**Exercise tasks:**
1/ In the interview below about comics and horror, what was the title of the interviewee's first book?
2/ Continue the interview about comics and horror from its final line.

**Excerpt provided:**
++++++++++

TR: Yes, you've written about comics...

LD: Is that the question, am I supposed to go on about comics now?

TR: Well, you have done these huge books; first the one on Marvel, and I'm under the distinct impression you've just finished the one for DC.

LD: This will be released in America; I don't know, I think it's already been sold to England which I guess means you will get it, I don't know how that all works.

TR: No one does.

LD: But it's scheduled to come out here in the Fall of '95. And in fact, I did one earlier; my first book ever was a history of comics, a general history. It was called Comix, A History of Comic Books in America. That was in 1971. And that was to some extent based on my concerns, which you've been touching on earlier, about censorship, and the fact that when I was a boy in the 1950's, the horror comics were more or less banned in the United States; something that I'd been reading, specifically the EC comics Tales From The Crypt and its sister publications, like Vault of Horror and Haunt of Fear. I liked comics as a form; when I was a small boy, again, I used to draw my own little comics and I thought, maybe I would get involved in that but I'm not much of an artist, and at the time I thought that you had to be able to write and draw them both, only later I realised. But rather than ever going into comics, in terms of writing, I just have this sort of sideline now of being a 'comics historian', in addition to writing the novels. I hadn't thought I would, I did the first book on comics in the early seventies, I thought that would be it. But, I was actually just called by Marvel a few years ago, and asked if I would like to write their official history, I guess because someone there had read the old book. And following that, the DC thing came up and I don't know, because those are the two big, active companies that have long histories, maybe I'm done.

TR: Just touching on the other non-fiction book, Fear --

LD: AKA Living in Fear --

TR: A History of Horror in the Mass Media.

LD: This followed the first book on comics, and once again was based on the fact this was something I was interested in. In a way it's dated and superceded now, there were fairly few books even on horror films back then; but what makes it more unique now is that in addition to discussing most of the significant English-language horror films made up till that time, it also tried to deal with the literature, going back to the Gothic novel and so on. I tried to cover so much ground that there's usually only a couple of sentences about anything that I mentioned, and so much written since that in a way it's superficial.

TR: And it also includes certain stories --

LD: It's partially an anthology.

TR: -- you printed Arthur Machen's The Novel of the White Powder. Thank you.

LD: Well, it's important to me. At that period, I think the concept of the tradition and what had gone before was almost the basis of horror and was of interest to horror writers and people who made horror films; there has been a tremendous leap, it was almost as though I wrote that book at the appropriate time, because since then there has been a big jump in horror in terms of its wide promulgation and acceptance, and at the same time there has been a tremendous difference in the content. In a way I guess The Exorcist and the Stephen King phenomenon; I may be wrong but I believe I have heard he is the most popular writer in American history, bar none. And this is very strange. Something to do with my generation, that more people were interested in this subject than usual, but also to do with things like his success encouraged a tremendous number of people to get into the field as writers who normally would have found something else to do with their lives, and are not really interested. Up until then, it had been a small number of obsessive-type people who kept the genre going, there'd usually only be, maybe a dozen writers in a generation who were actually seriously trying to do a horror. And now there are hundreds or thousands --

TR: And most of them are writing vampire stories.

++++++++++

**Dataset content:**
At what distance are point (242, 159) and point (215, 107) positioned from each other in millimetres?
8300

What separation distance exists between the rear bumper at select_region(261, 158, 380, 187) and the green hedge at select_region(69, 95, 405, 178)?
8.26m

++++++++++

**The replies:**
1/ Comix, A History of Comic Books in America, published in 1971.

2/
LD: I'm sorry to say, because I started doing this before it was so popular, but in fact I am writing vampire stories, and I refuse to stop just because all these other damn people are in there writing their vampire stories! And of course, most of them are being influenced by Anne Rice which again I was not. In fact, I was writing horror before she was. It's made things very strange. Also, the contents has changed so much, it's 'dumbed down' a lot. I mean, when you think about classic horror, whether you're talking about Poe or Lovecraft, or the old Universal films, the stories are almost always about intellectuals in some sense -- they're scientists, they're weird asthetes, they're decadent aristocrats. And now, it's usually about a bunch of teenagers trying to get laid. It's not the same genre, in a sense, any more. But when it dealt with this more esoteric form, which was essentially what horror was for most of it's life, I think that's when it was more interesting; now it's just another kind of action movie.

TR: That's interesting, because one of the things I've noticed in the Don Sebastien novels, is you seem to be one of the few authors around who is genuinely working with the supernatural. Modern horror seems to be more associated with, well, serial killers, for start.

LD: That certainly is popular. Well, I don't necessarily object to that, it depends what it is, I'm very fond of Psycho, for instance. But that, although it created a little bit of flurry, a little flurry of imitation psycho-movies, that probably only amounted to about a dozen over a period of three or four years, as opposed to the imitation Halloween and Friday The Thirteenth movies which are now into the hundreds, over god knows how many years.

TR: The original series alone...

LD: I don't know. Horror films now seem to be virtually non-existent. There's still fiction, but opposed to even in the eighties when they were just coming out by the ton, most of them awful but some of them good ones like Cronenburg. But now there's almost no one making them as far as I can tell, I mean, you get, quote; Bram Stoker's Dracula; one year, and then the next year we get --

TR: Kenneth Branagh's Mary Shelley's Frankenstein.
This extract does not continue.